:: Document passage ::
+ + + + +
3.4. Nuclear Power Plants

Pakistan Atomic Energy Commission (PAEC) is currently operating three nuclear power plants: Karachi Nuclear Power Plant (KANUPP), Chashma Nuclear Power Plant Unit-1 (C-1), and Unit-2 (C-2). The construction of two more power plants at Chashma, C-3 and C-4, of 340 MW each are in progress and expected to be commissioned in different phases in the near future. The ground-breaking ceremony of two Karachi-based Coastal Nuclear Power Plants (K-2) and (K-3) of 1100 MW each was also held in November 2013, and they are expected to be completed in 2020. Another 2200 MW nuclear power plant is also proposed at the coastal belt of Balochistan near Hub [26]. A summary of the proposed nuclear power plants under the Power Policy 2013 is given in Table 4.

3.5. Renewable Energy Power Plants

Pakistan has immense potential for renewable energy (RE) resources. These resources, if harnessed, can play a significant role towards the nation’s energy security. In this context, GOP has tasked the Alternative Energy Development Board (AEDB) to ensure that 15% of total power generation should be from renewable energy (other than hydro) by 2030 [27,28,29]. Solar, wind, and biomass are the leading renewable energy sources of the country. The potential of each of these renewable energy resources is discussed as under:

3.5.1. Solar PV Power Plants

The solar radiation map of Pakistan is given in Figure 4. Realizing this potential, the government has taken steps to harness power from solar energy. A 1000 MW of solar PV-based power plant development, as such, has been undertaken at “Quaid-e-Azam Solar Power Park” in district Bahawalpur, Punjab province. Another 500 MW solar based power plant is also on the cards to be set up by a Chinese Company at “Quaid-e-Azam Solar Power Park” which is expected to be completed in near future [29,30].

3.5.2. Wind Power Plants

The coastal belt of Pakistan is blessed with a 60 km wide (Gharo-Keti Bandar) and 180 km long (up to Hyderabad) wind corridor. In addition to this wind corridor, there are other wind sites available in the coastal area of Balochistan and some northern areas of the country. The wind map of Pakistan is shown in Figure 5, which illustrates enormous wind energy potential in the country [32,33].
+ + + + +
:: Data ::
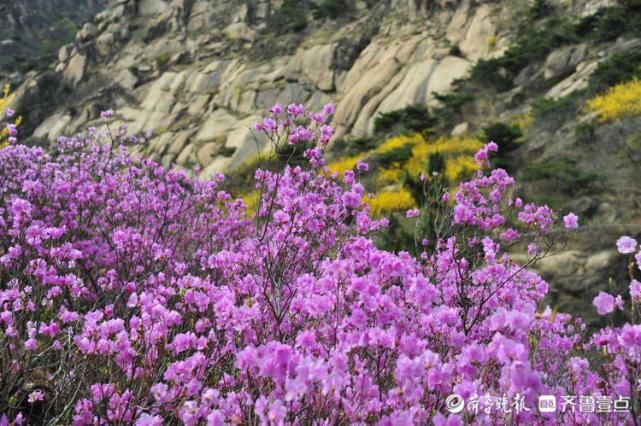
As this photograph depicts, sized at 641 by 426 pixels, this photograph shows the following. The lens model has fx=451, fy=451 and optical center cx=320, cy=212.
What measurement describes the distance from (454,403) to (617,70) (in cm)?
1748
+ + + + +
:: Required tasks ::
a – Print everything in the passage on Pakistan's power plants from "Pakistan Atomic Energy" down to "in Table 4.".
b – Carry on the passage about Pakistan's power plants from the point where it ends.
The data has no connection to the passage on Pakistan's power plants.

:: The results ::
a –
Pakistan Atomic Energy Commission (PAEC) is currently operating three nuclear power plants: Karachi Nuclear Power Plant (KANUPP), Chashma Nuclear Power Plant Unit-1 (C-1), and Unit-2 (C-2). The construction of two more power plants at Chashma, C-3 and C-4, of 340 MW each are in progress and expected to be commissioned in different phases in the near future. The ground-breaking ceremony of two Karachi-based Coastal Nuclear Power Plants (K-2) and (K-3) of 1100 MW each was also held in November 2013, and they are expected to be completed in 2020. Another 2200 MW nuclear power plant is also proposed at the coastal belt of Balochistan near Hub [26]. A summary of the proposed nuclear power plants under the Power Policy 2013 is given in Table 4.

b –
However, despite this huge potential, wind power is not utilized optimally in Pakistan, only two power plants, “Fauji Fertilizer Energy Company Limited (FFCEL)” and “Zorlu Wind Energy” with the cumulative installed capacity of 106 MW could only be connected to the national grid in the early phase of implementing the Power Policy 2013. Other wind power plants (50 MW Foundation Wind energy I, 50 MW Foundation Wind energy II, 50 MW Sapphire Power, 50 MW Metro and 50 MW China Three Gorges) are at the final stages. In addition, Letters of Support (LOS) have been issued for projects up to 450 MW, and an additional 2276 MW of wind power projects are currently in the feasibility evaluation process. Thus a cumulative 2726 MW of wind electricity could come online in the near future in different phases [9,15]. The brief of renewable energy projects already undertaken or to be undertaken as per government’s plans are given in Table 5.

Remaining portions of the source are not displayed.